(Set exercise)
Edit the lines below so that "purple leaf" becomes "violet leaf" wherever it occurs, keeping everything else the same.
── Stored rows
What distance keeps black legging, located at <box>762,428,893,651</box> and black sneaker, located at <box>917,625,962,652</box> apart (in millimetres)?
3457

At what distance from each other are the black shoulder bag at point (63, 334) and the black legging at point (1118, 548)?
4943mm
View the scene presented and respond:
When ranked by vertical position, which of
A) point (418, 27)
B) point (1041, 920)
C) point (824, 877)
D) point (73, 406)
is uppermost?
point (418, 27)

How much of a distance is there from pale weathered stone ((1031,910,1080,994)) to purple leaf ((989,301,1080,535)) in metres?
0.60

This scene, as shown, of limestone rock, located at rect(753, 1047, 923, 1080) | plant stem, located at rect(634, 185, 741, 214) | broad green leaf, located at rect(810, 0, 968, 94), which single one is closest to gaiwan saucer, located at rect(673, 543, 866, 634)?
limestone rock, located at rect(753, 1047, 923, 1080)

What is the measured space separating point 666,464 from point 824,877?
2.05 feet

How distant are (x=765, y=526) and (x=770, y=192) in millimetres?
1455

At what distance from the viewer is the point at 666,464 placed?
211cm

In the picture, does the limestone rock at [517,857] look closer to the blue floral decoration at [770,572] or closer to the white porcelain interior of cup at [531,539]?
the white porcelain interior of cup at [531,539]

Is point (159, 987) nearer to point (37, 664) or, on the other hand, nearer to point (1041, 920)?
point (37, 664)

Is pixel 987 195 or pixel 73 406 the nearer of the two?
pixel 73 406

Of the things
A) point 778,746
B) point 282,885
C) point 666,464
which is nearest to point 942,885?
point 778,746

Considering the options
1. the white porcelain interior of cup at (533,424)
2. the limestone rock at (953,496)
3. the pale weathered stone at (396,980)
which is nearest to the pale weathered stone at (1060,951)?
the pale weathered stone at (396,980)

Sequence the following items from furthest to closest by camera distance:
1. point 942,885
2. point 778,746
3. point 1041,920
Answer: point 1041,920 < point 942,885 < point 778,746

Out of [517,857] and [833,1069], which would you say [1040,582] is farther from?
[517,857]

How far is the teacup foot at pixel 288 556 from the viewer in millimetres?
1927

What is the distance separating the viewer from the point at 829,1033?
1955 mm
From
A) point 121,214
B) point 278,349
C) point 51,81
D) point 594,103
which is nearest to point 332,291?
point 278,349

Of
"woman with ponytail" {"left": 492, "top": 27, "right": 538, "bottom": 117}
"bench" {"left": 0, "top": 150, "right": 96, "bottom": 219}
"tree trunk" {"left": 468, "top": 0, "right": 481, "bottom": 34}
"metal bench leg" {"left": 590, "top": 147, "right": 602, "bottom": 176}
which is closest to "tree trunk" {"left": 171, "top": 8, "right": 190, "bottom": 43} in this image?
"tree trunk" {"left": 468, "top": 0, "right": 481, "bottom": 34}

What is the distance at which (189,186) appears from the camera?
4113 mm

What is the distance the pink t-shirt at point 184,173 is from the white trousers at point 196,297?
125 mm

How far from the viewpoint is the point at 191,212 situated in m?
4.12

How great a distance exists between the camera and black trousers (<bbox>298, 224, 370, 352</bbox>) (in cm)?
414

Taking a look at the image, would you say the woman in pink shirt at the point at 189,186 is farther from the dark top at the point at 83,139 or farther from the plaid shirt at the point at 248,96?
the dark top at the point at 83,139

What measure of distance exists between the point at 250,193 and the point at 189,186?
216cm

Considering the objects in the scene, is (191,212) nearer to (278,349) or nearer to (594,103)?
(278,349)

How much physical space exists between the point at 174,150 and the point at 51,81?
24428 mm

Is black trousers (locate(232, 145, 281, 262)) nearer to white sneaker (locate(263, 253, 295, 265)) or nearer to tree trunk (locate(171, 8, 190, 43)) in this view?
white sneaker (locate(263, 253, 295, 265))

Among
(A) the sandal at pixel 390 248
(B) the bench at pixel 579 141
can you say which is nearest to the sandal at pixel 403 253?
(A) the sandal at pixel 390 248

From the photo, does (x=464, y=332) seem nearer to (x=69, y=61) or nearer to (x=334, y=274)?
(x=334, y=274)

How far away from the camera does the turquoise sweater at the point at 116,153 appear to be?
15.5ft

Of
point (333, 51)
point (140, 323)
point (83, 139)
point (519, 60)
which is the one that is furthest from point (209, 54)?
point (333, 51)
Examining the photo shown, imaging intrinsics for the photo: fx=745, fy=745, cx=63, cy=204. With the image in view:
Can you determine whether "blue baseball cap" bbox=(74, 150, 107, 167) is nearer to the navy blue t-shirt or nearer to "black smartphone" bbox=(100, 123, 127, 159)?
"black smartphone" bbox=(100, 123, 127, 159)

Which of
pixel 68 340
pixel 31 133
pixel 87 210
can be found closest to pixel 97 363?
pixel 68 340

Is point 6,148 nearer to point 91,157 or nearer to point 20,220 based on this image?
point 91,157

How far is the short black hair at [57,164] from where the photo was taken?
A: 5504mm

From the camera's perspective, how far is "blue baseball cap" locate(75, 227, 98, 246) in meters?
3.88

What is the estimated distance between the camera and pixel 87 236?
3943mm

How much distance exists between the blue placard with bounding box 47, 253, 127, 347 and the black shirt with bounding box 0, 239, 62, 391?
────
(Worked solution)
What distance keeps black legging, located at <box>762,428,893,651</box> and black sneaker, located at <box>917,625,962,652</box> apart (in millimetres)?
3457

At what distance from each other are the black shoulder bag at point (63, 334) and the black legging at point (1118, 548)?
4943mm
View the scene presented and respond:
When ranked by vertical position, which of
A) point (418, 27)
B) point (1041, 920)
C) point (824, 877)
D) point (73, 406)
is uppermost?
point (418, 27)

How much of a distance is there from pale weathered stone ((1031,910,1080,994)) to violet leaf ((989,301,1080,535)) in metres?
0.60

This scene, as shown, of limestone rock, located at rect(753, 1047, 923, 1080) | plant stem, located at rect(634, 185, 741, 214) | broad green leaf, located at rect(810, 0, 968, 94), which single one is closest to gaiwan saucer, located at rect(673, 543, 866, 634)?
limestone rock, located at rect(753, 1047, 923, 1080)

What is the measured space separating point 666,464 from point 824,877?
2.05 feet

How distant are (x=765, y=526) and (x=770, y=192) in millimetres?
1455

At what distance from the viewer is the point at 666,464 placed?
211cm

In the picture, does the limestone rock at [517,857] look closer to the blue floral decoration at [770,572] or closer to the white porcelain interior of cup at [531,539]?
the white porcelain interior of cup at [531,539]

Is point (159, 987) nearer to point (37, 664) or, on the other hand, nearer to point (1041, 920)?
point (37, 664)

Is pixel 987 195 or pixel 73 406 the nearer of the two?
pixel 73 406

Of the things
A) point 778,746
B) point 282,885
C) point 666,464
which is nearest to point 942,885?
point 778,746

Considering the options
1. the white porcelain interior of cup at (533,424)
2. the limestone rock at (953,496)
3. the pale weathered stone at (396,980)
which is nearest to the pale weathered stone at (1060,951)?
the pale weathered stone at (396,980)

Sequence the following items from furthest to closest by camera distance:
1. point 942,885
2. point 778,746
3. point 1041,920
Answer: point 1041,920 < point 942,885 < point 778,746

Out of [517,857] and [833,1069], which would you say [1040,582] is farther from?
[517,857]

How far is the teacup foot at pixel 288 556 from the viewer in millimetres?
1927

What is the distance separating the viewer from the point at 829,1033?
1955 mm
From
A) point 121,214
B) point 278,349
C) point 51,81
D) point 594,103
which is nearest to point 332,291?
point 278,349

Of
"woman with ponytail" {"left": 492, "top": 27, "right": 538, "bottom": 117}
"bench" {"left": 0, "top": 150, "right": 96, "bottom": 219}
"tree trunk" {"left": 468, "top": 0, "right": 481, "bottom": 34}
"metal bench leg" {"left": 590, "top": 147, "right": 602, "bottom": 176}
which is closest to "tree trunk" {"left": 171, "top": 8, "right": 190, "bottom": 43} in this image?
"tree trunk" {"left": 468, "top": 0, "right": 481, "bottom": 34}

What is the distance at which (189,186) appears from the camera?
4113 mm

What is the distance the pink t-shirt at point 184,173 is from the white trousers at point 196,297?
125 mm

How far from the viewpoint is the point at 191,212 situated in m?
4.12

How great a distance exists between the camera and black trousers (<bbox>298, 224, 370, 352</bbox>) (in cm)?
414

Taking a look at the image, would you say the woman in pink shirt at the point at 189,186 is farther from the dark top at the point at 83,139 or farther from the plaid shirt at the point at 248,96?
the dark top at the point at 83,139

What measure of distance exists between the point at 250,193 and the point at 189,186?
216cm

Considering the objects in the scene, is (191,212) nearer to (278,349) or nearer to (594,103)?
(278,349)

How much physical space exists between the point at 174,150 and the point at 51,81?
24428 mm

Is black trousers (locate(232, 145, 281, 262)) nearer to white sneaker (locate(263, 253, 295, 265)) or nearer to tree trunk (locate(171, 8, 190, 43)) in this view?
white sneaker (locate(263, 253, 295, 265))

Among
(A) the sandal at pixel 390 248
(B) the bench at pixel 579 141
can you say which is nearest to the sandal at pixel 403 253?
(A) the sandal at pixel 390 248

From the photo, does (x=464, y=332) seem nearer to (x=69, y=61) or nearer to (x=334, y=274)?
(x=334, y=274)

How far away from the camera does the turquoise sweater at the point at 116,153 appear to be?
15.5ft

Of
point (333, 51)
point (140, 323)
point (83, 139)
point (519, 60)
which is the one that is furthest from point (209, 54)?
point (333, 51)
Examining the photo shown, imaging intrinsics for the photo: fx=745, fy=745, cx=63, cy=204. With the image in view:
Can you determine whether "blue baseball cap" bbox=(74, 150, 107, 167) is nearer to the navy blue t-shirt or nearer to "black smartphone" bbox=(100, 123, 127, 159)?
"black smartphone" bbox=(100, 123, 127, 159)

Which of
pixel 68 340
pixel 31 133
pixel 87 210
can be found closest to pixel 97 363?
pixel 68 340

Is point 6,148 nearer to point 91,157 or nearer to point 20,220 based on this image?
point 91,157

How far is the short black hair at [57,164] from where the photo was taken?
A: 5504mm

From the camera's perspective, how far is "blue baseball cap" locate(75, 227, 98, 246) in meters?
3.88

What is the estimated distance between the camera and pixel 87 236?
3943mm

How much distance exists between the blue placard with bounding box 47, 253, 127, 347 and the black shirt with bounding box 0, 239, 62, 391?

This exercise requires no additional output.